### WHAT TO DO
Answer these questions from the blog post below.
1. What did the writer have on the side with this morning's peanut butter and banana sandwich?
2. How many grams of carb are in one cup of green beans?
3. On what page of the writer's diabetes book does the wrong figure for corn appear?

Segment Start: PASSAGE SHOWN

Sunday, March 13, 2016

The Ooops! Factor


I've recently decided to make a shift in the direction of becoming a vegetarian. I've decided not to buy any more meat (not even a can of tuna!) until I finish eating what I already have in my kitchen -- which should be gone in a few weeks, at most. And at the rate I'm moving, I half expect I'll be over the urge to buy meat by then.

I'm reading labels even more intensely than ever. Many of my meals and snacks are vegetarian now, including this morning's breakfast: a peanut butter and banana sandwich on whole wheat toast with two dried dates on the side (one of my personal favorites). I've located my copy of The Complete Idiot's Guide to Being Vegetarian (bought more than a decade ago). I've started scanning my diabetic cookbooks for vegetarian recipes. And I'm scouting Amazon for new cookbooks in case I feel the need.

But while I'm delighted to keep you posted about my progress on this exciting new journey, that's not the point of today's post. Though it's how I came up with the idea.

Yesterday afternoon, in the process of re-acquainting myself with the carb and protein levels of various vegetables, I came across the information that one cup of sweet corn has 28 grams of carbohydrate. This is more than three times higher than, say, green beans, a cup of which has only 8 grams of carb. My choice is usually to eat lower carb veggies so I can have fruit, too, or a small chunk of chocolate for dessert.

The problem I uncovered in my information search, however, was that, on page 76 of my book on managing diabetes (Your Life Isn't Over ~ It May Have Just Begun! ), I say that corn has 123 grams of carb per cup. This is not only a lot, it is a ridiculous amount. And the kind of thing that happens when you're fact-checking alone without back-up. Can I get it corrected in future printings? I certainly hope so. But the ones that have already been sold or given away are wrong, wrong, wrong. Which would make me question everything else in the book, if I was the one reading or listening to it.

*sigh*

I am, needless to say, not happy about this. In fact, as a sociologist by profession, I'm mortified. But being humiliated for finding yourself mistaken is not an uncommon human condition. In fact, it has been suggested that, if you never make a mistake, you're probably not doing much of anything. That's why The New Yorker has an entire department that does nothing but fact check writer's work. So I'll correct the manuscript. I'll hope those who have already read the book will forgive me. And I'll be more careful in the future. But I can also use this experience as a teachable moment.

Sometimes, I make a mistake in managing my diabetes, too. There was the time, for example, when I bought something and ate it before I realized that the amount of carb grams listed on the label was for one serving and the rest of the tiny print should have informed me that the half-cup package contained "about two servings." Insofar as the item in question was a carb splurge to begin with, my blood glucose level went through the roof and I had to work hard to bring it to heel.

On another occasion, I went to an event I thought was a potluck, with my glucose level purposely nice and low so I could enjoy myself, only to find no food at all when I got there. Knowing the event was going to go on for hours, I had no choice but to leave -- quite disappointed and disappointing the people who begged me to stay because they didn't understand that I couldn't.

Segment End: PASSAGE SHOWN
Segment Start: PROVIDED DATA

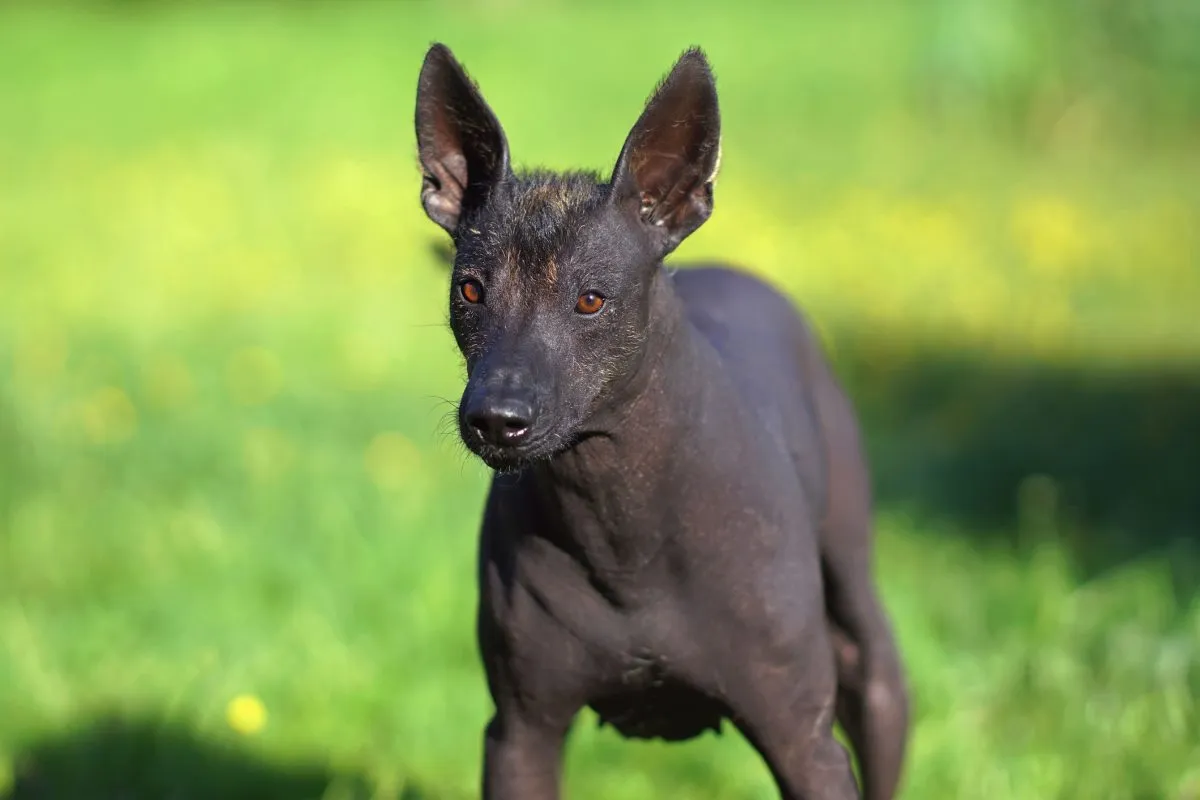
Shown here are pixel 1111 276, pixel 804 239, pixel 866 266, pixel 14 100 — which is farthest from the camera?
pixel 14 100

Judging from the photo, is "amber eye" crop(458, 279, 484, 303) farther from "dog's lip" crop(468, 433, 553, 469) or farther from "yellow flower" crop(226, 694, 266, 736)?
"yellow flower" crop(226, 694, 266, 736)

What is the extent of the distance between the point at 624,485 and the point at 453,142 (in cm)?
81

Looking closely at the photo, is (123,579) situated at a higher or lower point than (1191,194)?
lower

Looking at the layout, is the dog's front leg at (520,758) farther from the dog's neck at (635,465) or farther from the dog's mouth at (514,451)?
the dog's mouth at (514,451)

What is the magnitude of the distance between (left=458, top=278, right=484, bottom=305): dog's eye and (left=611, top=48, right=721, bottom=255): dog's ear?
318 millimetres

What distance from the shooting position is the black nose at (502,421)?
288 centimetres

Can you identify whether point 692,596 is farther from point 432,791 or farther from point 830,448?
point 432,791

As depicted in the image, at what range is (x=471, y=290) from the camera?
10.4ft

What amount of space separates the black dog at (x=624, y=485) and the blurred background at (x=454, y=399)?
0.47 metres

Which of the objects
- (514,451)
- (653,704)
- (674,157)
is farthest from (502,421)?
(653,704)

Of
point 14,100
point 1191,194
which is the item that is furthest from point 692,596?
point 14,100

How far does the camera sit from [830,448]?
4.27m

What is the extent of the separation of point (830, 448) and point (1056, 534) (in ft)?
9.30

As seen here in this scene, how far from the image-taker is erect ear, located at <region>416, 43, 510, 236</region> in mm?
3309
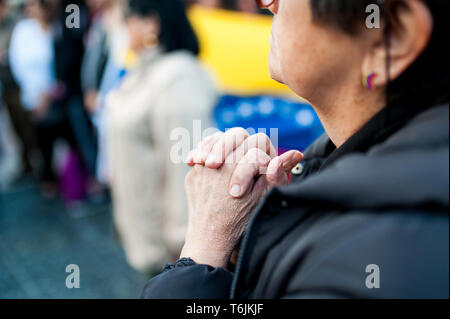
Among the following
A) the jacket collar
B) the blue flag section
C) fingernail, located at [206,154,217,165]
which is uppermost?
the jacket collar

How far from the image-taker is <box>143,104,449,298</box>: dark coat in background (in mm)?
720

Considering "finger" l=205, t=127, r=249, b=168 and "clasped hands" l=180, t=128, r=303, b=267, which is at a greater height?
"finger" l=205, t=127, r=249, b=168

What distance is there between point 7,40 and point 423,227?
6274 mm

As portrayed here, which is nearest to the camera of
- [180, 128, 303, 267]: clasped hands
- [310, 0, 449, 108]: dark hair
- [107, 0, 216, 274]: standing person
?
[310, 0, 449, 108]: dark hair

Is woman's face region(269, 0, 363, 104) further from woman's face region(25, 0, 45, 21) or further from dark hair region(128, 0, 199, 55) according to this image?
woman's face region(25, 0, 45, 21)

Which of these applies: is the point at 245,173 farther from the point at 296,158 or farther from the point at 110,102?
the point at 110,102

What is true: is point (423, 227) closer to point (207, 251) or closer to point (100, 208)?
point (207, 251)

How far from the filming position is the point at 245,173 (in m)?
1.13

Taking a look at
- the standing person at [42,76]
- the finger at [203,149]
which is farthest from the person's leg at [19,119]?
the finger at [203,149]

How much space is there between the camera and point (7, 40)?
6.02 metres

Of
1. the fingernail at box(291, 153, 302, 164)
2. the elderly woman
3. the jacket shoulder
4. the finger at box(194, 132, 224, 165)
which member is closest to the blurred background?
the fingernail at box(291, 153, 302, 164)

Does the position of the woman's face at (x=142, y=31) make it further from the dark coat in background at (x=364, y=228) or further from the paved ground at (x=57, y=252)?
the dark coat in background at (x=364, y=228)

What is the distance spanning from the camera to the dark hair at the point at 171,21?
3.13 meters

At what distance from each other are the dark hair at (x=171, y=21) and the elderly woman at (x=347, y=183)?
2163 mm
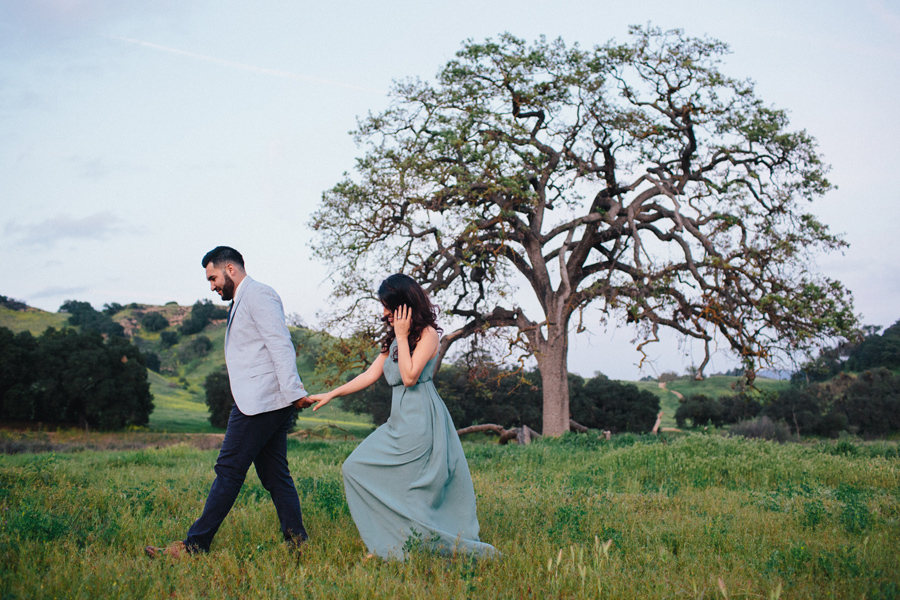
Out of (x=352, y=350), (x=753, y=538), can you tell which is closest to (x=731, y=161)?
(x=352, y=350)

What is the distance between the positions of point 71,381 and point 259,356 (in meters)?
28.5

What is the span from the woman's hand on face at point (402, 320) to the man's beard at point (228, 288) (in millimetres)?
1536

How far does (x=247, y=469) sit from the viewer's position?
4926 millimetres

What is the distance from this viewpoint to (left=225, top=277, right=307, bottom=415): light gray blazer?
16.1 feet

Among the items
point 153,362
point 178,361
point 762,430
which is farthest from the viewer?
point 178,361

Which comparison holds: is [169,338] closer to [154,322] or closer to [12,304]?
[154,322]

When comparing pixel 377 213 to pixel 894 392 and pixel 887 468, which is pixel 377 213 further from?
pixel 894 392

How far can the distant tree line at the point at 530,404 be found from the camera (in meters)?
31.7

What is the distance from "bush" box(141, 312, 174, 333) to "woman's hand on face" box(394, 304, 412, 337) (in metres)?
74.3

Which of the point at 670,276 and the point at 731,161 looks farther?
the point at 731,161

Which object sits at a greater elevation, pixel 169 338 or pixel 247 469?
pixel 169 338

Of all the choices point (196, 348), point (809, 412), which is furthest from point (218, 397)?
point (196, 348)

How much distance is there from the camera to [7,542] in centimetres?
443

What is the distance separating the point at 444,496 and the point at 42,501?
453 centimetres
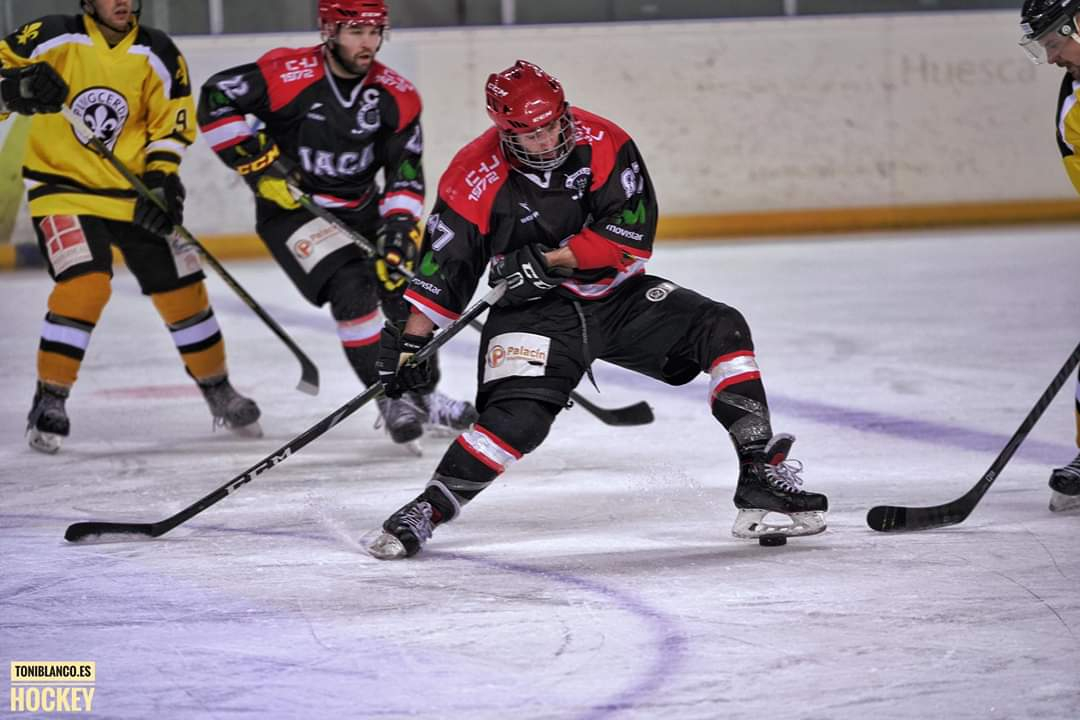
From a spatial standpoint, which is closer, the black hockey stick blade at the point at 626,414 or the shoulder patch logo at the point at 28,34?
the black hockey stick blade at the point at 626,414

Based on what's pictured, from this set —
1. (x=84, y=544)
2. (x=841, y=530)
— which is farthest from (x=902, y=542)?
(x=84, y=544)

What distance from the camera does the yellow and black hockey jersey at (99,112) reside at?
429 centimetres

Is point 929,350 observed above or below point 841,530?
below

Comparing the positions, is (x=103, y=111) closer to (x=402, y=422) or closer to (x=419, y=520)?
(x=402, y=422)

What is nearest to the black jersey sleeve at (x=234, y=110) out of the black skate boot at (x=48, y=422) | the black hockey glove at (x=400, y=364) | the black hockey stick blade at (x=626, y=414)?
the black skate boot at (x=48, y=422)

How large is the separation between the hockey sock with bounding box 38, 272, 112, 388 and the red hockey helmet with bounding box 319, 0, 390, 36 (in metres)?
0.97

Segment End: PROVIDED DATA

### EXERCISE RESULT
1. Two dried dates.
2. 8 grams.
3. Page 76.